** Start of Entries provided **

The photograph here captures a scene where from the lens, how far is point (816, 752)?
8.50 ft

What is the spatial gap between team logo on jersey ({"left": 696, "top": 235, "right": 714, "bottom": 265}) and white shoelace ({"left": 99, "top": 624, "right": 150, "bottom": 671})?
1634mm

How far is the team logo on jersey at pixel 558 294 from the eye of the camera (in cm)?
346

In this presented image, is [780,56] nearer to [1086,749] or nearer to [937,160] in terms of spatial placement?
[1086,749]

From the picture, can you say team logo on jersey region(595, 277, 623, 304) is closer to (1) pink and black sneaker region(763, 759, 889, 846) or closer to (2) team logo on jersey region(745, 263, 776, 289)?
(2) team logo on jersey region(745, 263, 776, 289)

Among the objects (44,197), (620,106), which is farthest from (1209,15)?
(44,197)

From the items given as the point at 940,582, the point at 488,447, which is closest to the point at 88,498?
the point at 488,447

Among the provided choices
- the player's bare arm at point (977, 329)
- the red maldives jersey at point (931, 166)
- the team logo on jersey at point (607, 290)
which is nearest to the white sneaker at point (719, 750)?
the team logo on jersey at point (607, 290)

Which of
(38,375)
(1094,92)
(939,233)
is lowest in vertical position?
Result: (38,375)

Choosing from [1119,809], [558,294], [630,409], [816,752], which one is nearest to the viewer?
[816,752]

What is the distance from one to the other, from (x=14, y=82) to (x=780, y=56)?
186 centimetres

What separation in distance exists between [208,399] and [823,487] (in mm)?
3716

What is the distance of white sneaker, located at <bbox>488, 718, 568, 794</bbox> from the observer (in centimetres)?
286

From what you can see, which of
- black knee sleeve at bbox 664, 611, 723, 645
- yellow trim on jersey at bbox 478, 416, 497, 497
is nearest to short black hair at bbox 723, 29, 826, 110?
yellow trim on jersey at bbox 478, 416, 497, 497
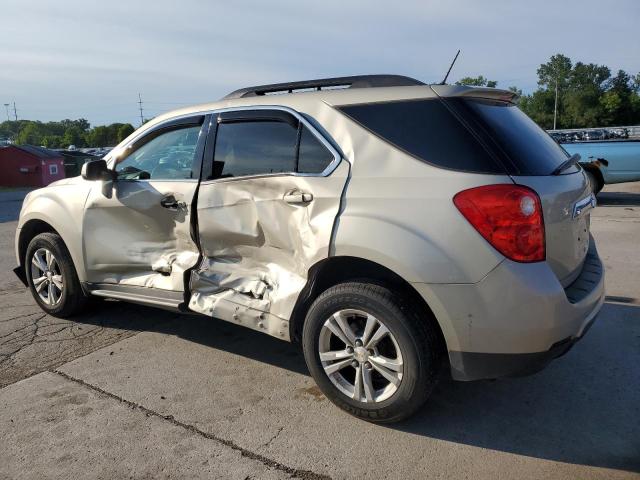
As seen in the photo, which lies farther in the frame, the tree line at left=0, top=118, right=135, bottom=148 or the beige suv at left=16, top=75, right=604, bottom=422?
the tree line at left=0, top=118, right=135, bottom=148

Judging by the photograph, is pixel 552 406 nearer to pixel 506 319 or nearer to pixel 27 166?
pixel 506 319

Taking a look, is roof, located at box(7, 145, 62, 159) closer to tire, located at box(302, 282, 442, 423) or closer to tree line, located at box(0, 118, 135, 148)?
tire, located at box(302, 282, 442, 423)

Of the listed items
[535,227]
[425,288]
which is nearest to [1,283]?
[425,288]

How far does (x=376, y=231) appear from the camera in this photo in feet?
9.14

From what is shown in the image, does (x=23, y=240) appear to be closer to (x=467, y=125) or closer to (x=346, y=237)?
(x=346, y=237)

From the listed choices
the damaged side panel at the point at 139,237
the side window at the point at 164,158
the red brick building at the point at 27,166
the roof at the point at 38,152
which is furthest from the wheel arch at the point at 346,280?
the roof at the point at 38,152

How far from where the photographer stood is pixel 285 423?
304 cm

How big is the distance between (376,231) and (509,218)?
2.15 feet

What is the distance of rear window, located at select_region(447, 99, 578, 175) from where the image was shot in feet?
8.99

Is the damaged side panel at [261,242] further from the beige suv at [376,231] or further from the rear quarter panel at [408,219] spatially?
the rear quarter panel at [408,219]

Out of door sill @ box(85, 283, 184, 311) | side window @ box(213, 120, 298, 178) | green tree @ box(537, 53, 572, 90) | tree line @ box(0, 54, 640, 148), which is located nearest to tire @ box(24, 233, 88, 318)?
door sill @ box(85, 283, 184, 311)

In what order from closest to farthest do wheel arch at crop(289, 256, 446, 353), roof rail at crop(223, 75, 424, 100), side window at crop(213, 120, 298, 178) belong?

** End of Entries provided **

§ Set problem
Quote every one of the entries above word for word, and leave out the pictures.

§ Answer for this exercise
The photograph here captures a scene where from the lens, how far is point (816, 752)?
8.50 ft

What is the spatial gap between team logo on jersey ({"left": 696, "top": 235, "right": 714, "bottom": 265}) and white shoelace ({"left": 99, "top": 624, "right": 150, "bottom": 671})?
1634mm

How far is the team logo on jersey at pixel 558 294 from the eye of the camera (in cm)?
346

In this presented image, is [780,56] nearer to [1086,749] or nearer to [937,160] in terms of spatial placement?
[1086,749]

From the picture, can you say team logo on jersey region(595, 277, 623, 304) is closer to (1) pink and black sneaker region(763, 759, 889, 846) or closer to (2) team logo on jersey region(745, 263, 776, 289)?
(2) team logo on jersey region(745, 263, 776, 289)

Among the objects (44,197), (620,106), which is farthest from (1209,15)?
(44,197)

From the items given as the point at 940,582, the point at 488,447, which is closest to the point at 88,498?
the point at 488,447

Among the provided choices
- the player's bare arm at point (977, 329)
- the red maldives jersey at point (931, 166)
- the team logo on jersey at point (607, 290)
which is nearest to the white sneaker at point (719, 750)?
the team logo on jersey at point (607, 290)

Which of
(38,375)
(1094,92)
(939,233)
is lowest in vertical position?
Result: (38,375)

Choosing from [1119,809], [558,294], [630,409], [816,752], which one is nearest to the viewer?
[816,752]

What is the distance from one to the other, from (x=14, y=82) to (x=780, y=56)?
186 centimetres

What separation in distance exists between [208,399] and [823,487] (in mm)?
3716

What is the distance of white sneaker, located at <bbox>488, 718, 568, 794</bbox> from the observer (in centimetres)?
286

From what you can see, which of
- black knee sleeve at bbox 664, 611, 723, 645
- yellow trim on jersey at bbox 478, 416, 497, 497
is nearest to short black hair at bbox 723, 29, 826, 110?
yellow trim on jersey at bbox 478, 416, 497, 497
As seen in the photo, which lies farther in the frame, the tree line at left=0, top=118, right=135, bottom=148 or the beige suv at left=16, top=75, right=604, bottom=422?
the tree line at left=0, top=118, right=135, bottom=148

Judging by the photograph, is pixel 552 406 nearer to pixel 506 319 or nearer to pixel 27 166?
pixel 506 319

Taking a look, is roof, located at box(7, 145, 62, 159) closer to tire, located at box(302, 282, 442, 423) or closer to tree line, located at box(0, 118, 135, 148)?
tire, located at box(302, 282, 442, 423)

Of the listed items
[535,227]
[425,288]
which is nearest to [1,283]?
[425,288]

How far does (x=376, y=231) appear from the camera in this photo in feet?
9.14

From what is shown in the image, does (x=23, y=240) appear to be closer to (x=467, y=125) or closer to (x=346, y=237)?
(x=346, y=237)

From the listed choices
the damaged side panel at the point at 139,237
the side window at the point at 164,158
the red brick building at the point at 27,166
the roof at the point at 38,152
which is furthest from the wheel arch at the point at 346,280?
the roof at the point at 38,152

How far from where the photographer stood is pixel 285 423?
304 cm

How big is the distance between (376,231) and (509,218)?
2.15 feet

What is the distance of rear window, located at select_region(447, 99, 578, 175) from where the image was shot in feet?
8.99

Is the damaged side panel at [261,242] further from the beige suv at [376,231] or further from the rear quarter panel at [408,219] spatially?
the rear quarter panel at [408,219]

Out of door sill @ box(85, 283, 184, 311) | side window @ box(213, 120, 298, 178) | green tree @ box(537, 53, 572, 90) | tree line @ box(0, 54, 640, 148), which is located nearest to tire @ box(24, 233, 88, 318)?
door sill @ box(85, 283, 184, 311)

In what order from closest to farthest do wheel arch at crop(289, 256, 446, 353), roof rail at crop(223, 75, 424, 100), side window at crop(213, 120, 298, 178) belong?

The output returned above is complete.